Fuhuş... Bir kadın ve bir erkek arasında, Allah aşkı ve Allah bağıyla sımsıkı kementli olarak birbirini sevmek birbirinin olmak gibi en aziz, en kutsi ve en mahrem aidiyete vesile teşkil eden hadisenin, herkesle herkes arasında umumî ve hayvanî bir iştirak ifade etmesi... Manzara: Tek koğuş çerçevesinde, hem de elektrikle açık olarak bütün cemiyete şamil bir «mum söndü» alemi... Çünkü artık ruhlar hiçbir mukaddese yataklık edemiyecek kadar pörsümüştür.
İçki... Uyuşmak, kamaşmak, görmemek, duymamak, bilmemek, düşünmemek, kendi kendini kaybetmek, yok olmak ihtiyaciyle şuur ve muvazenenin zehir içmesi... Manzara: Gündelik su istihlakini aşan içki sarfiyatı... Çünkü: Vecd ve heyecanımızı zehirde arayacak nisbette ruhumuz boş bırakılmıştır."

Bizde şöyle devam edelim: Ey Mukaddesatçı Türk Gençliği!... Senin milletinin, Türk milletinin ahlakî vaziyeti bu mu değil mi? Bunlar yalan mı doğru mu?!.. Eğer diyorsanki bunlar Türk değil, o zaman bu yabancı millet nereden geldi?.. Yok eğer bunlar Türk ise, bu hayasızlık ve pervasızlık belasını kim bulaştırdı?.. Bu milleti Türk’ten ve Müslümanlıktan utanır hale getiren kim?

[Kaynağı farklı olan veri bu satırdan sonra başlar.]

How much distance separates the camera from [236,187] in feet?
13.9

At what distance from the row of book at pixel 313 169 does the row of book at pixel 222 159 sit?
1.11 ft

Deden mi!.. Ninen mi!.. Yetim hakkını yemeyi öğreten kim?.. Haşa İslam mı öğretti ki, İslam’ın Şeriatından, töresinden uzaklaştık?!... Fuhuşu, faizciliği, içki müptelalığını sen mi öğrettin, ben mi?!.. Rüşveti, iltiması, yalanı, dolanı, sahil boyu yol boyu açılıp saçılmayı, fikir tembelliğini, komşuyu unutmayı, kardeşinin derdiyle dertlenmemeyi, idealsizliği, idealde hasisliği, bedavadan kardeşinin hakkına el atmayı, sokaklarda sürünen tinerci çocukları, ailelerin parçalanmışlığının ürünü sokak kadınlarını, sohbet yerine dedikoduyu, haşmet yerine kibri, 3000 yahudi dönmesinin sefasına karşılık 70 milyonun sefaletini ve daha nicesini sayabileceğim tüm bu ahlaksızlığı KİM AZİZ VATANIN EVLADINA BULAŞTIRDI?!.. İnsan olan bu sefalet manzarası karşısında çatlar, hayret eder, haya duyar, boyun büker, titreye titreye ağlar, içine kan oturur, saz olup ağıt yakar, taş olsa erir, gül olsa solar!... Yahu KİM BU ŞEREFSİZ VE ALÇAK DÜŞMAN?!... NERDESİN EY MUKADDESATÇI TÜRK GENÇLİĞİ, KİM BU ŞEREFSİZ VE ALÇAK DÜŞMAN!.. TÜRK MİLLETİNİN RUH VATANINA, AHLAKINA EL ATILIP İFSAT EDİLİYOR, İŞGAL EDİLİYOR. Bırakalım hikayeyi, manzara budur Beyler?.. Allah’a boyun bükmeyen, malını, evladı iyalini, ticaretini Allah uğruna cihad etmekten daha üstün görenin hali budur işte beyler!.. Dün komünistlerin Allah tanımaz oluşundan dem vuranların, bu manzara karşısında söyleyecek hiçbir şeyi yok mu?!.. Ahlaken ifsat edilişimizi de mi komüniste mal edeceğiz?!.. Komünizim öleli çok oldu Beyler!.. Öyle ise KİM BU ŞEREFSİZ VE ALÇAK DÜŞMAN!?..

Üstadın Kaleminden devam:
"Mefkureci ahlâkında, hiçbir hasis nefs kaygısına yer yoktur.
Mefkure ahlâkında, ya cemiyetle beraber ferdî hanenin de kurtulması, yahut içindeki evlat ve iyalle beraber viran olması vardır.
Milli ahlâk mefhumunu, başta din olmak üzere, o milletin bütün iman ve mukaddesat manzumesi içinden süzülüp gelen bir vakıa telakki etmenin ahlâkı... Buna muhtacız.”
Merhum Mütefekkir Necip Fazıl Kısakürek mefkureci ahlâk ve milli ahlâk hususunda bunları bildirmiş bize. Yani ben var olacaksam, milletimle var olacağım. Kurtulacaksam, milletimle birlikte kurtulacağım. Birbirinden mesul oluş ahlâkı!.. Buna mefkurecilik diyoruz. Yani seveceksin milletini, kardeşini, vatanını!.. Mesuliyetinin ruhî temeli bu sevgi olacak. İşte bu sevgiden dolayı Milli Ahlâk davasına sahip çıkacaksın!.. Türk’ün Milli Ahlâkının İslam Ahlâkı olduğunu bileceksin, bunun iddiacısı ve ispatçısı olacaksın.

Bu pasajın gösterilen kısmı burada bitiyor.